Цель задания:
Какой совет, согласно тексту о драме «Франц фон Зиккинген», дал Лассалю один из его друзей?

Изучаемый текст:
Но, видно, при рождении нашего драматурга у колыбели его собрались все богини – и красоты, и мудрости, и красноречия, и гражданских доблестей, – одна лишь муза отсутствовала, недоставало только прекрасной богини Талии. А потому редко какой гениальный писатель так грешил против своего таланта, как это сделал Лассаль своим «Францем фон Зиккингеном». Отсутствие поэтического дарования и понимания сценических законов так и бьет в глаза при чтении этой дидактической драмы. За исключением отдельных сцен, производящих действительно сильное впечатление, все произведение отличается сухостью и даже некоторой абстрактностью изложения, множеством размышлений и длинных монологов, слишком большой очевидностью тенденции, а стих его отличается шероховатостью. Зато по богатству языка, по обилию, глубине и оригинальности идей это произведение принадлежит, без сомнения, к самым замечательным произведениям новейшей литературы и читается с громадным интересом. Нельзя поэтому не согласиться с одним из друзей Лассаля, посоветовавшим ему лучше излагать свои мысли в прозе, чем в поэтической форме; нельзя не пожалеть, что обычная самоуверенность Лассаля помешала ему последовать этому совету. Спустя два года он и сам признается в письме к Фрейлиграту, что ему «недостает фантазии поэта, а потому драма его представляет собой в гораздо большей степени продукт революционного стремления к действию, чем поэтического дарования».

Перейдем к идеологической стороне драмы, или, как он называет ее, трагедии. Лассаль расходился во взглядах на историческую драму с Гёте и Шиллером, ставя перед ней гораздо более широкие задачи.

Предоставленные данные:
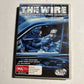 The Wire : Season 3 (DVD, 2002) Region 4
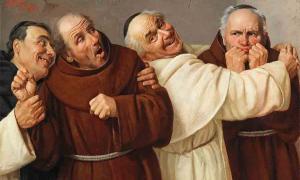 ‘Bradford Tooth Fairy’ Solves Mystery of Medieval Priest Teeth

Ваш ответ:
Излагать свои мысли лучше в прозе, чем в поэтической форме.